The Tax Publishers2023 TaxPub(DT) 1111 (Del-Trib)

INCOME TAX ACT, 1961

Section 263

CIT proceeded on the premise that assessee was a newly incorporated company which had been incorporated solely for tax evasion purposes, without realizing that assessee was in this line of business since 2010, holding a valid tax residency certificate with a global business licence issued by the assessee Financial Services Commission in Mauritius.

Revision under section 263 - Erroneous and prejudicial order - CIT proceeded on assumption without conducting necessary verification -

Assessee, based at Mauritius, disposed of unlisted shares of A2 Media Pvt. Ltd. and arrived at long term capital loss of INR 21,98,65,449 and it also disposed of unlisted shares of Youngmonk Technologies Ltd. and arrived at a long-term capital gains of INR 4,00,56,781 and short-term capital loss of INR 17,94,89,735. CIT alleged that AO had not verified veracity of such claim by calling for record on the basis of valuation of shares and verification thereof. In case of a non-resident, the computation of capital gains needs to be carried out as per proviso to under section 48. However, no such exercise was carried out by AO in the assessment proceedings. AO had not carried out any inquiry to ascertain whether there existed any commercial substance in Mauritius and whether any tax avoidance arrangement was made where in the form of a conduit company with an objective to obtain tax benefits under the India-Mauritius DTAA. AO should have verified the details of key personnel who manage the investments decisions of the fund. No details were called for in this regard. Thus, Pr. CIT treated the order passed by AO as erroneous and prejudicial to the interest of revenue. Held: CIT proceeded on the premise that assessee was a newly incorporated company which had been incorporated solely for tax evasion purposes, without realizing that assessee was in this line of business since 2010, holding a valid tax residency certificate with a global business licence issued by the assessee Financial Services Commission in Mauritius. CIT also proceeded on the assumption that assessee was not entitled for any treaty benefit for taxation of capital gain in India. He clearly ignored the fact the assessee had neither claimed nor carried forward such capital loss in its return of income filed in India. Further, CIT called for valuation report in revisionary proceedings. However, when valuation reports were filed by assessee, CIT chose to set aside the entire matter back to AO without appreciating that it was incumbent upon CIT to himself examine the valuation reports. Accordingly, assessment order could not be treated as erroneous and prejudicial.

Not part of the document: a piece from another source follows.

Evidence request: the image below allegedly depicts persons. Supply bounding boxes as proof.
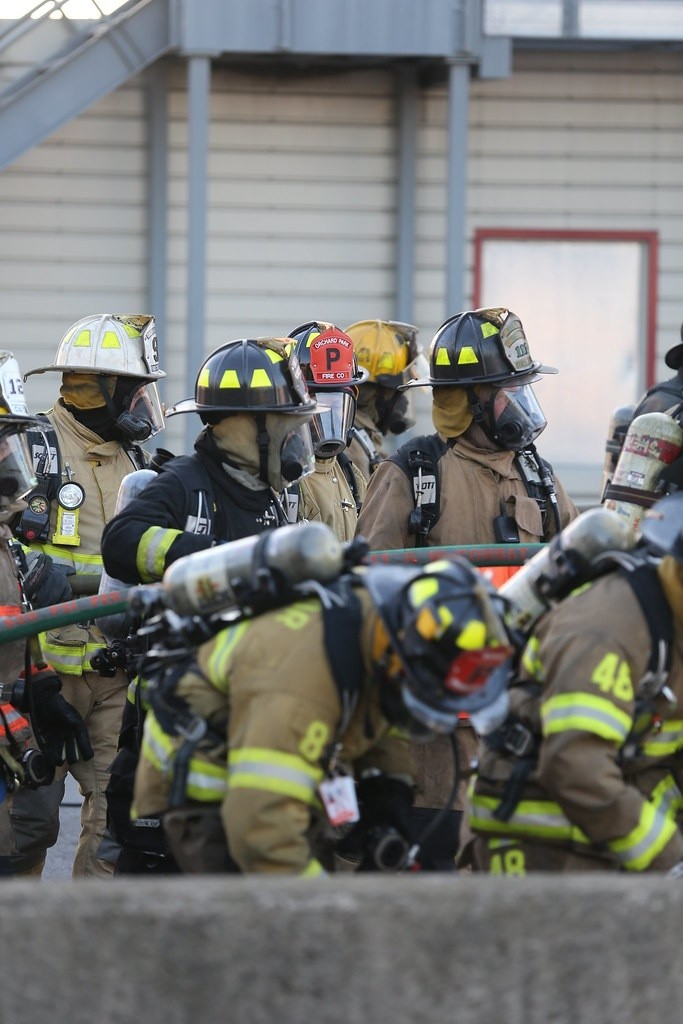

Followed:Jyoti Foundation (2013) 357 ITR 388 (Del) : 2013 TaxPub(DT) 2463 (Del-HC) , Delhi Airport metro Express (P) Ltd. (2017) 398 ITR 8 (Del) : 2017 TaxPub(DT) 4058 (Del-HC), CIT v. Nirav Modi, (2016) 71 Taxmann.com 272 (Bom-HC) : 2016 TaxPub(DT) 3506 (Bom-HC), CIT v. Nirma Chemical Works Ltd. (2009) 309 ITR 67 (Guj-HC) : 2009 TaxPub(DT) 308 (Guj-HC) and CIT v. Sunbeam Auto (2011) 332 ITR 167 (Del-HC) : 2011 TaxPub(DT) 88 (Del-HC).